In patients with IBD, inflammatory chemicals that are normally produced to fight infections are often overproduced which can lead to inflammation in the intestines. These medications act against those chemicals to help reduce inflammation. Pharmaceutical companies have started to develop very similar versions of biologics known as biosimilars. Recently the FDA has approved the use of biosimilars to infliximab and adalimumab. The hope is that biosimilars will be as effective as its counterparts. Recently there are two new classes of biologic agents that have been approved to treat Crohn’s disease in adult patients with different ways to target inflammation.

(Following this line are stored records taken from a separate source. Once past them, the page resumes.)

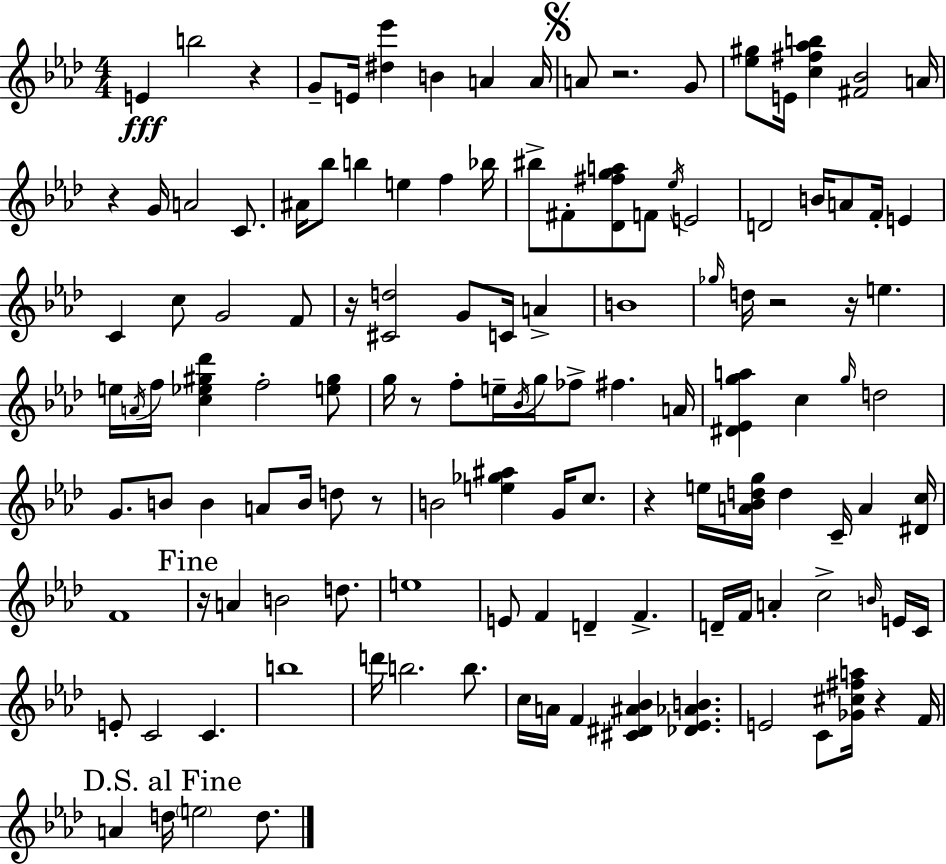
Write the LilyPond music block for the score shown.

{
  \clef treble
  \numericTimeSignature
  \time 4/4
  \key f \minor
  e'4\fff b''2 r4 | g'8-- e'16 <dis'' ees'''>4 b'4 a'4 a'16 | \mark \markup { \musicglyph "scripts.segno" } a'8 r2. g'8 | <ees'' gis''>8 e'16 <c'' fis'' aes'' b''>4 <fis' bes'>2 a'16 | \break r4 g'16 a'2 c'8. | ais'16 bes''8 b''4 e''4 f''4 bes''16 | bis''8-> fis'8-. <des' fis'' g'' a''>8 f'8 \acciaccatura { ees''16 } e'2 | d'2 b'16 a'8 f'16-. e'4 | \break c'4 c''8 g'2 f'8 | r16 <cis' d''>2 g'8 c'16 a'4-> | b'1 | \grace { ges''16 } d''16 r2 r16 e''4. | \break e''16 \acciaccatura { a'16 } f''16 <c'' ees'' gis'' des'''>4 f''2-. | <e'' gis''>8 g''16 r8 f''8-. e''16-- \acciaccatura { bes'16 } g''16 fes''8-> fis''4. | a'16 <dis' ees' g'' a''>4 c''4 \grace { g''16 } d''2 | g'8. b'8 b'4 a'8 | \break b'16 d''8 r8 b'2 <e'' ges'' ais''>4 | g'16 c''8. r4 e''16 <a' bes' d'' g''>16 d''4 c'16-- | a'4 <dis' c''>16 f'1 | \mark "Fine" r16 a'4 b'2 | \break d''8. e''1 | e'8 f'4 d'4-- f'4.-> | d'16-- f'16 a'4-. c''2-> | \grace { b'16 } e'16 c'16 e'8-. c'2 | \break c'4. b''1 | d'''16 b''2. | b''8. c''16 a'16 f'4 <cis' dis' ais' bes'>4 | <des' ees' aes' b'>4. e'2 c'8 | \break <ges' cis'' fis'' a''>16 r4 f'16 \mark "D.S. al Fine" a'4 d''16 \parenthesize e''2 | d''8. \bar "|."
}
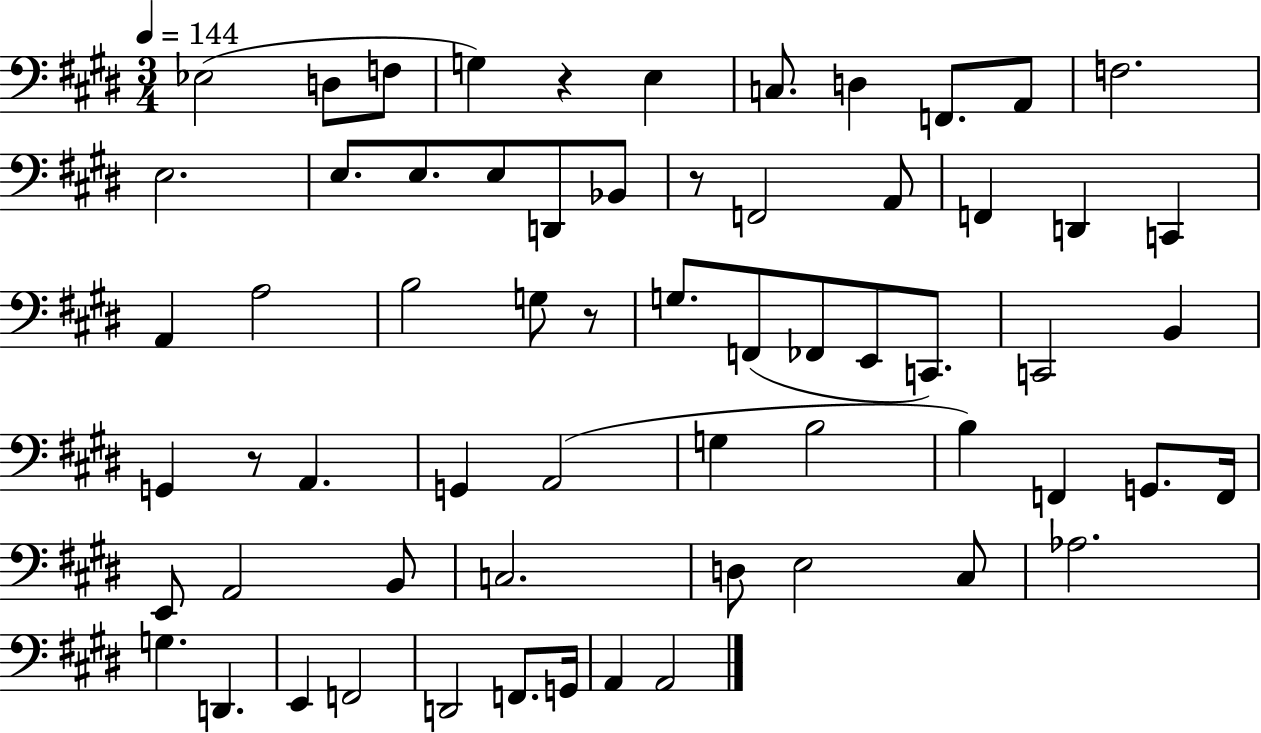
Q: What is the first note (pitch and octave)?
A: Eb3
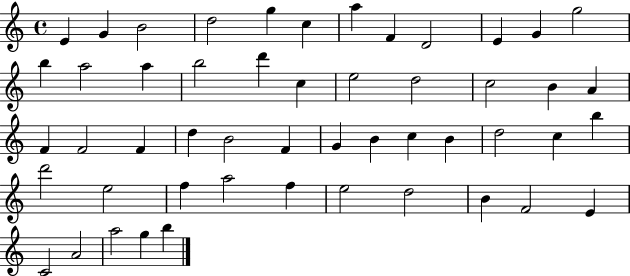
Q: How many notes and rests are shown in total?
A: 51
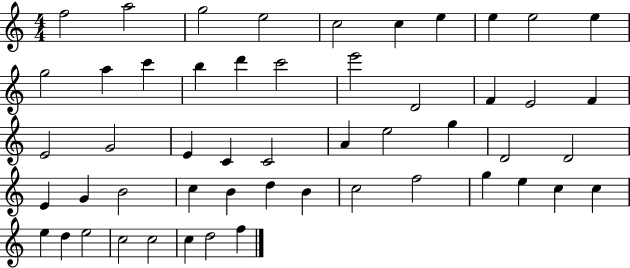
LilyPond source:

{
  \clef treble
  \numericTimeSignature
  \time 4/4
  \key c \major
  f''2 a''2 | g''2 e''2 | c''2 c''4 e''4 | e''4 e''2 e''4 | \break g''2 a''4 c'''4 | b''4 d'''4 c'''2 | e'''2 d'2 | f'4 e'2 f'4 | \break e'2 g'2 | e'4 c'4 c'2 | a'4 e''2 g''4 | d'2 d'2 | \break e'4 g'4 b'2 | c''4 b'4 d''4 b'4 | c''2 f''2 | g''4 e''4 c''4 c''4 | \break e''4 d''4 e''2 | c''2 c''2 | c''4 d''2 f''4 | \bar "|."
}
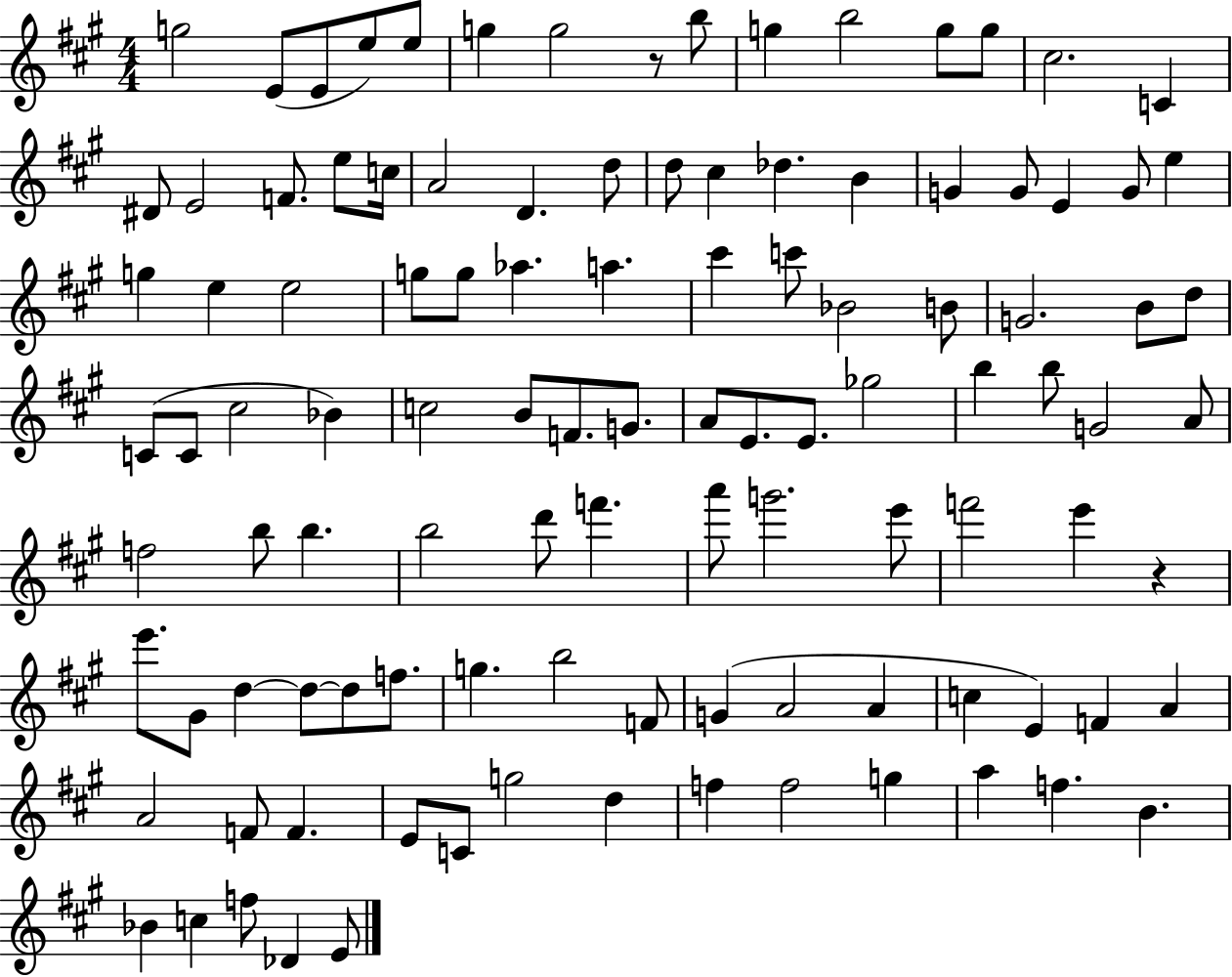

Besides medications that are currently available, there is a lot of interest in using and studying different diets in the treatment of Crohn’s disease. We are currently using nutritional therapy to induce remission and maintain remission with great success.
The future continues to be very bright in the treatment for patients with IBD. As a pediatric gastroenterologist who specialized in the care of children with inflammatory bowel diseases, I am optimistic that we will move towards individualized precision medicine to select the best treatment for our patients, which will lead to more effective healing of the intestinal mucosa, decreased need for surgery, and most importantly, better quality of life for ALL children and young adults who live with IBD on a daily basis.